殿下が白い手で示したのは、向かいにある椅子。逆らう理由もなく、そこへ腰掛ける。



「昨日は、フローラがここへ来たわ」


『はい』


「その時に騎士の話を聞いたのよ」



ふふっとその時の様子を思い出してか、笑みをこぼす。フローラのことだ。殿下相手もマシンガンを繰り広げたに違いない。



「あなたも、寄宿時代の制服を持っていて?」


『残念ながら、私は、とうに処分してしまいました』


「あら、そうなの?私、あの制服がとても好きなのに」


『…?それなら、お取り寄せしましょうか?』


「いえ、必要ないわ。そんなことだろうと思ってたからね」


『…かしこまりました』




話の意図が掴めず、頭上にハテナを飛ばす私を殿下は楽しそうに眺めていた。



月のように美しい彼女に、白い制服はよく似合うだろう。フローラとともに一体どんな話をしたんだろうか。




「ノエル、あなた恋人はいて?」



唐突な殿下の問いかけ。

その質問から大方フローラとどんな話をしていたのか、予想がつく。



『いえ、いません』


「まあ、そうなの?こんなに綺麗で、慎ましい性格なのに」



金色の瞳をまん丸にして驚く。その瞳からあふれでる好奇心という文字に苦笑い。慎ましい性格だなんて、大抵殿下の前のメイドはそうなると思うんだけどな。

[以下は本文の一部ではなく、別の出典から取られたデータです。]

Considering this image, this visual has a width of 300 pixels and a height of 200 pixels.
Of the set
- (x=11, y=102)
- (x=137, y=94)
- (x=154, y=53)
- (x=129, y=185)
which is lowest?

『殿下にお褒めいただけるのは大変嬉しいのですが、どうやら私は異性にはあまり評判が良くないようです』


「そんなことないわ。今まで、1人も恋人がいなかったわけではないでしょう?」


『今まで、といわれるとそうですね。学生時代に1人だけ、お付き合いしていました』


「ほらやっぱり」



両手を自分自身で握り、柔らかく笑う。こちらを見つめるガラスのような瞳は、あの頃のユリウス先輩と同じだ。



王族が受け継ぐとされる黄金の瞳。



母親が違うお二人の唯一の共通点といえるだろう。あの頃、この事実を知っていたなら、きっと私たちの関係性は違っていた。



お付き合いなんてきっと、そんなこと出来なかっただろう。